UrbanMan replies: Hey Larry, thanks for writing. I am sending you via an e-mail attachment both a zero target for the M-4 that you reproduce and what the Army calls a GTA – Graphic Training Aid on zero procedures for the M-4 SOPMOD (Special Operations Peculiar Modification) which is the M-4 and package of scopes and accessories (lasers, etc.) for Special Operations Forces. In fact, if anyone else wants a digital copy, write me at urbansurvivalman@gmail.com
The most common procedure is to zero your M-4 at 25 meters using the target I am sending you. This is also called the 25m/300m zero, as the bullet exiting the bore hits point of impact/point of aim (POI/POA) at 25 meters, then ascends hitting a target at 200 meters approximately 7 inches high before descending to hit the 300 meter target POI/POA.
You can leave your holographic sight on the receiver, but turn it off. You are going to zeroing the iron sights first, looking through the holographic sight. Rotate your rear sight elevation knob to the 6/3 setting. Don’t use the “Z” mark. Obtain a good sight alignment and sight picture and fire three rounds, center mass, at the black E-type silhouette on the 25 meter zeroing target that I’m sending you.

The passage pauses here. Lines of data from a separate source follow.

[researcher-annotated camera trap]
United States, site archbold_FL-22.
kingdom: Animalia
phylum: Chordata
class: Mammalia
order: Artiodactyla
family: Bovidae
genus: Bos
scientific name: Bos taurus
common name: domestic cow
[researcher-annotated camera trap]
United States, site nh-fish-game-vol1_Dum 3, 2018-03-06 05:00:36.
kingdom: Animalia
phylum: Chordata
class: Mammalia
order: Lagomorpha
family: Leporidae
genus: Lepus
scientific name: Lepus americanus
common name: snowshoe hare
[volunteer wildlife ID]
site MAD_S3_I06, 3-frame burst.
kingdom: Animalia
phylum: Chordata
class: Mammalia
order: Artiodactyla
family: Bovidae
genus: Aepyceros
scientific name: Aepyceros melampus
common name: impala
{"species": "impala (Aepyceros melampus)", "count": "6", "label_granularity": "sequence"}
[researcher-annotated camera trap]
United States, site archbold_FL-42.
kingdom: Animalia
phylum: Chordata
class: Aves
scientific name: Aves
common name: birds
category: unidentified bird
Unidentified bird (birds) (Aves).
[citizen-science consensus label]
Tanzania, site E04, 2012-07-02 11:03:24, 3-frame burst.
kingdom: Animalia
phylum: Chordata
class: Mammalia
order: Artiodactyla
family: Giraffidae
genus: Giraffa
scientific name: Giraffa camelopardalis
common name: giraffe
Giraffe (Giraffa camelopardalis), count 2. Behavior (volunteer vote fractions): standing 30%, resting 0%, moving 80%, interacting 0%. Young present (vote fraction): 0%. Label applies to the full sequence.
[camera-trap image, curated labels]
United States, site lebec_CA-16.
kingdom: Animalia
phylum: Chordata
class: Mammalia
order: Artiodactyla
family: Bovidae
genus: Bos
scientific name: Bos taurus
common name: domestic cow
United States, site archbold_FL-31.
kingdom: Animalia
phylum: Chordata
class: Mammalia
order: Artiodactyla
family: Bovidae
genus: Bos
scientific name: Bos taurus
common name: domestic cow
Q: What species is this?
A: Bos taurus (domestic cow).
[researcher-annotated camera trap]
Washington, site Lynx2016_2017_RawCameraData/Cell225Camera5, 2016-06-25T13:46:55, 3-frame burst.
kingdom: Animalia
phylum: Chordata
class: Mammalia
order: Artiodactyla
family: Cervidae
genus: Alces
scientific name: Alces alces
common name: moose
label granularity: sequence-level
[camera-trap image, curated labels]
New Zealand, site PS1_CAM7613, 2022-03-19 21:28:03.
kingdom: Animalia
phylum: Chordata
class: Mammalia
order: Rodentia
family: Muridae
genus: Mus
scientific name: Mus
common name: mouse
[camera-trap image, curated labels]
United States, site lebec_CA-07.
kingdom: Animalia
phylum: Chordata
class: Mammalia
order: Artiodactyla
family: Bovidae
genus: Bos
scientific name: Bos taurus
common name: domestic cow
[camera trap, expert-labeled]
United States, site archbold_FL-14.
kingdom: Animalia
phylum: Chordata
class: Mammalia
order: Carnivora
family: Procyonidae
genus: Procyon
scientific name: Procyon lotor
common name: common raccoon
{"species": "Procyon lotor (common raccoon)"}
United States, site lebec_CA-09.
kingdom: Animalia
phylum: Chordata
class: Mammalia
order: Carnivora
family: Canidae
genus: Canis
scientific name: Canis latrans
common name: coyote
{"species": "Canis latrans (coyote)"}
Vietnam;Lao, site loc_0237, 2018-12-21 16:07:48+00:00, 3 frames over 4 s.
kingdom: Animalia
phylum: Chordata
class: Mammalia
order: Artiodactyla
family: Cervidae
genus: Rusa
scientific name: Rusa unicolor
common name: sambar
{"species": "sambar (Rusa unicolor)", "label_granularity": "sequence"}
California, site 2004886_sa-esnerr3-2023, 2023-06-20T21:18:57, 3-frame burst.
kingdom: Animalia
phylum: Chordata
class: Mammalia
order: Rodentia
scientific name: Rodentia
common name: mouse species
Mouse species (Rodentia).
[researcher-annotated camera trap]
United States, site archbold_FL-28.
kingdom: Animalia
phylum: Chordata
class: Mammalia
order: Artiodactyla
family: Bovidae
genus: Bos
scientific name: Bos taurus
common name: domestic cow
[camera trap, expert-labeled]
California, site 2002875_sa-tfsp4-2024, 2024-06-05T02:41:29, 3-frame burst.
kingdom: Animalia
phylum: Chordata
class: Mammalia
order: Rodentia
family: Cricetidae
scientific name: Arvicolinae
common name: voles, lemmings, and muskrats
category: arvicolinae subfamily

Follow the guides on the target for rear and front sight manipulations to adjust your sights. The numbers on the outside of the 25 meter zeroing target grid tells you how many clicks to the rotate the respective sight. If you do not have a M4 front sight tool to adjust the front site, then a nail will work to depress the plunger and rotate the front site up or down.
Once you have adjusted, fired, and probably adjusted again in order to shoot point of impact/point of aim and have your shots in the center of the E type silhouette (note: I would not settle for any group larger than a dime and positioned center mass), then you can flip down the rear sight, turn your holographic scope on and zero that as well.
This time you are looking at only the scope reticle,…forget about the front and read sights. Fire three rounds (better if on a new target) and adjust the scope recticle windage and elevation knobs for POI/POA. The L and R on the scope knobs refer to which direction you need to the bullets to move to get them POI/POA.
Good luck and no doubt you'll figure it out.